His laugh transformed his face. I remember his hands and how strong they were. We’d play catch when I was just a kid and he’d launch the baseball at me as hard as he could. If I showed any sign of fear he’d yell at me or quit and walk away, leaving me standing alone in the street.
I often thought about stabbing him while he was asleep. Even as a four-year-old, I thought it inevitable that my father would kill me, that I’d die violently and his face would be the last I’d see. I grew resigned to the idea and waited.
He bought us tickets to minor league baseball games when I was a kid. We’d go and eat stadium dogs and now and then a foul ball would come our way. Those were the best memories I have of spending time with him, even though I was still afraid. Years later, I got us tickets to a baseball game for his 49th birthday and it was a disaster. He was terribly ill and no longer had strength enough to climb or descend the stadium steps. He didn’t enjoy himself and we left early.

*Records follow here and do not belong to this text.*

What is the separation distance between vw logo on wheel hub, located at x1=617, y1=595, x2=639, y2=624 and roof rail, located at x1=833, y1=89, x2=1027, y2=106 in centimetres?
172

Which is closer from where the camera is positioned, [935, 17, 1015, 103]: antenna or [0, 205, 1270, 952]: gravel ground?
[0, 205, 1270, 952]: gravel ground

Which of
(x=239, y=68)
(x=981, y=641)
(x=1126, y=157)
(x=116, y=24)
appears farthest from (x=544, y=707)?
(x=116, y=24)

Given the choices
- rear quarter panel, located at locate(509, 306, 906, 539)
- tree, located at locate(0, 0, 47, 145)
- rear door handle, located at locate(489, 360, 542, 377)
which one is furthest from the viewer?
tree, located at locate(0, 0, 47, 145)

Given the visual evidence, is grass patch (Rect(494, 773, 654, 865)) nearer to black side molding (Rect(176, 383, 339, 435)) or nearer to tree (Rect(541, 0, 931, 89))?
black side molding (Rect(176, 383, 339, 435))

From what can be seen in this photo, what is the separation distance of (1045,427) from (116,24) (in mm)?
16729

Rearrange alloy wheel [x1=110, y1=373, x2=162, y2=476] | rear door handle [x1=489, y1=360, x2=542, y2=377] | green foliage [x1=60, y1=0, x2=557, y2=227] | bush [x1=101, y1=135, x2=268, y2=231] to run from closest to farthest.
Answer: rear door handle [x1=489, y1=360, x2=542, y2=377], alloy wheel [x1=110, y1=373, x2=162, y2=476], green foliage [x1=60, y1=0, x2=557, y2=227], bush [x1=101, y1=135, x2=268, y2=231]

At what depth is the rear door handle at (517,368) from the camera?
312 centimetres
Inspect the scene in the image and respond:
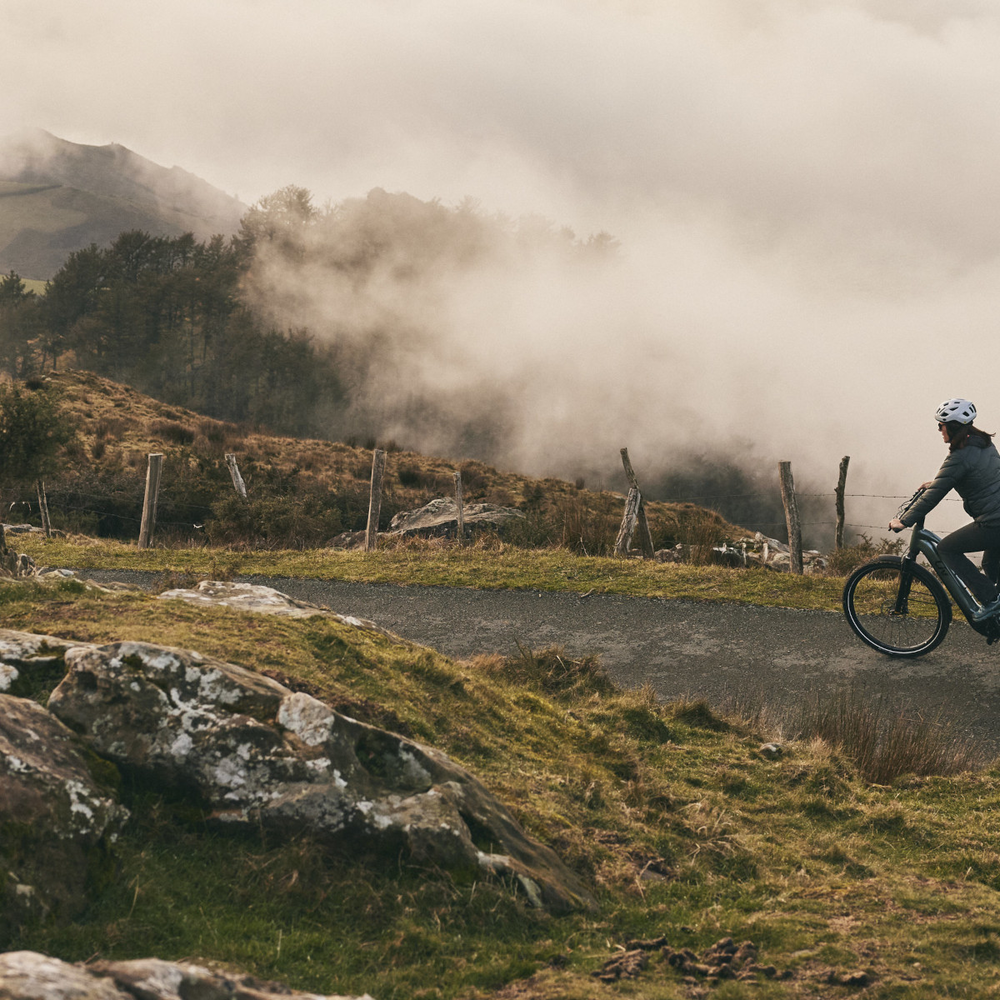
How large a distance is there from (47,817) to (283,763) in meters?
0.91

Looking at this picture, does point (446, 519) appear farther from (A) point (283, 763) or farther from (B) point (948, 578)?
(A) point (283, 763)

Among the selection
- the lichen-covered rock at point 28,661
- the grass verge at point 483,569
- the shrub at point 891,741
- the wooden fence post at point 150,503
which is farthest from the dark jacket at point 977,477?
the wooden fence post at point 150,503

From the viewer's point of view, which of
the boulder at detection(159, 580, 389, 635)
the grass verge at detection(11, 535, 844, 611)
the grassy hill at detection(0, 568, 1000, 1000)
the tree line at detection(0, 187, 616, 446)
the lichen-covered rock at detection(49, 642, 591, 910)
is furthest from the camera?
the tree line at detection(0, 187, 616, 446)

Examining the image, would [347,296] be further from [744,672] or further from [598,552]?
[744,672]

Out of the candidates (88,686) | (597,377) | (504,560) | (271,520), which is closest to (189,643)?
(88,686)

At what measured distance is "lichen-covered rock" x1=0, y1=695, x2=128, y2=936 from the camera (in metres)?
2.87

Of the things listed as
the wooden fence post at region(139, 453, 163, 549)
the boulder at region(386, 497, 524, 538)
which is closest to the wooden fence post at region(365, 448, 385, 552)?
the boulder at region(386, 497, 524, 538)

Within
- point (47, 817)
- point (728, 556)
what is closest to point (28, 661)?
point (47, 817)

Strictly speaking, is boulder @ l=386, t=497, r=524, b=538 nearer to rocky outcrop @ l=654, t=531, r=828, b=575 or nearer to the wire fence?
rocky outcrop @ l=654, t=531, r=828, b=575

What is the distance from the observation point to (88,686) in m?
3.81

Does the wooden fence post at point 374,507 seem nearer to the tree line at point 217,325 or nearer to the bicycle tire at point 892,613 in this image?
the bicycle tire at point 892,613

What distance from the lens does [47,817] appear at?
3.07m

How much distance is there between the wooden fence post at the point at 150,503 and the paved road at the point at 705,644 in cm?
489

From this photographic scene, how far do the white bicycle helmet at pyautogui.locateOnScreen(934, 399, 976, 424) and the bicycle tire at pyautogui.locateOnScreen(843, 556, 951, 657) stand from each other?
157 centimetres
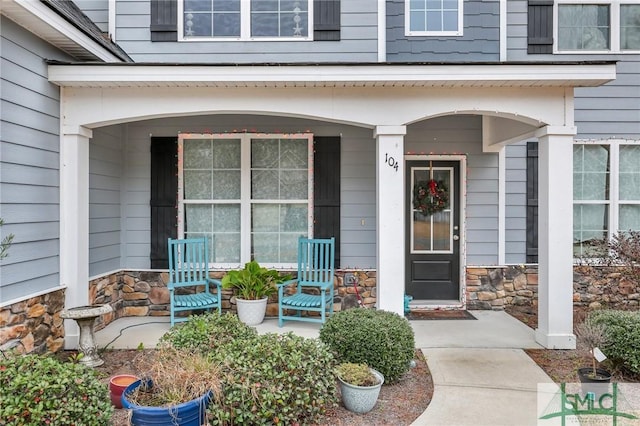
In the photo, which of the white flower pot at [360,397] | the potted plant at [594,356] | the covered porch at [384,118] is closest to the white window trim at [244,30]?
the covered porch at [384,118]

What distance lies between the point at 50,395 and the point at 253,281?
9.23 ft

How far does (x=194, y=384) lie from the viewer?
2645mm

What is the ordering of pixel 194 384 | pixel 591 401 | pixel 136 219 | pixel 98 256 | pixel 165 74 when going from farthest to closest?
A: 1. pixel 136 219
2. pixel 98 256
3. pixel 165 74
4. pixel 591 401
5. pixel 194 384

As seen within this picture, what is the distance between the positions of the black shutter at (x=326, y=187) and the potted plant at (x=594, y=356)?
2881 millimetres

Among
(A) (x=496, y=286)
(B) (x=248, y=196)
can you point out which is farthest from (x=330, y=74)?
(A) (x=496, y=286)

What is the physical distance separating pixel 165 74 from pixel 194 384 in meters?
2.82

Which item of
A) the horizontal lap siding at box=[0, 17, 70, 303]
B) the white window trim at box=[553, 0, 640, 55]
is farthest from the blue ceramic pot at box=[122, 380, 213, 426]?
the white window trim at box=[553, 0, 640, 55]

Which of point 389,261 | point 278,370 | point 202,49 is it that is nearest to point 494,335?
point 389,261

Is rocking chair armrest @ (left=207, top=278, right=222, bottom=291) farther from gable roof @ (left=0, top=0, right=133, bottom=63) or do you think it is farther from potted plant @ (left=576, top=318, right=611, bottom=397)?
potted plant @ (left=576, top=318, right=611, bottom=397)

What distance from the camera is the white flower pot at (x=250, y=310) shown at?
198 inches

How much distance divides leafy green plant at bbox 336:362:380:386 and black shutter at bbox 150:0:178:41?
15.4 feet

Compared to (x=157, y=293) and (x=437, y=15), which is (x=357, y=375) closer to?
(x=157, y=293)

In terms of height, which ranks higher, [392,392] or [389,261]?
[389,261]

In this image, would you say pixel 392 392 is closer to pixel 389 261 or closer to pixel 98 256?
pixel 389 261
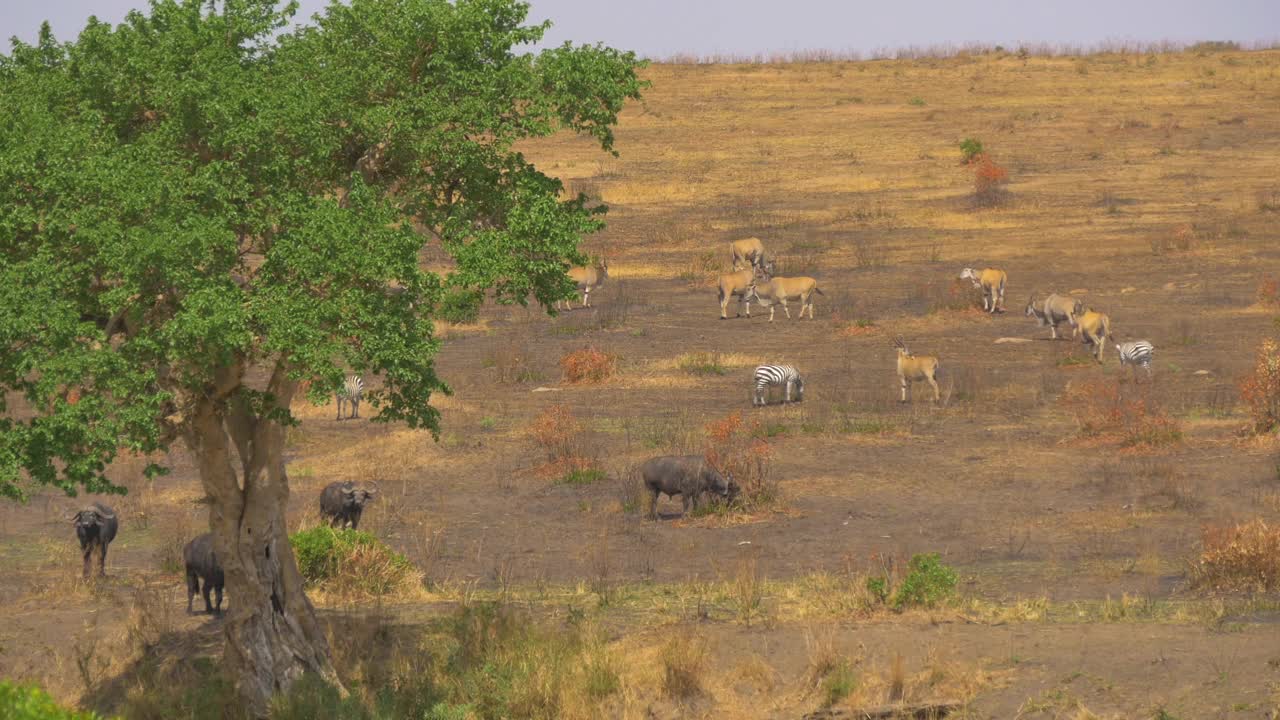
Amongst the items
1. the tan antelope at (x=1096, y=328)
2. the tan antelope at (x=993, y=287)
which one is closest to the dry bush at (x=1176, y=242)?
the tan antelope at (x=993, y=287)

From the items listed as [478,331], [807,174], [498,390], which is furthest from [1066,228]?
[498,390]

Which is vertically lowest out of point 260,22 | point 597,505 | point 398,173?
point 597,505

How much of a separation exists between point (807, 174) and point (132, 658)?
149ft

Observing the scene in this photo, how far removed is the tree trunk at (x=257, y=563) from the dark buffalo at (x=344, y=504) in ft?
20.3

The year before he died he chain-smoked Marlboro Lights. Sometimes I’d sneak down and steal one, ripping the filter off before smoking it. There was never any booze or even beer in his house. He used to listen to Steely Dan and I didn’t appreciate the music until I got older, long after he was gone. It’s a shame we could never really talk about music together, we never got a chance to share our indebtedness to the music we loved.
He only talked about death twice, the first when I asked why he always seemed so depressed. I’d just turned eighteen and graduated high school. I’m dying, he said. Days later he told me to leave, that he wanted to spend time alone with his wife before he died.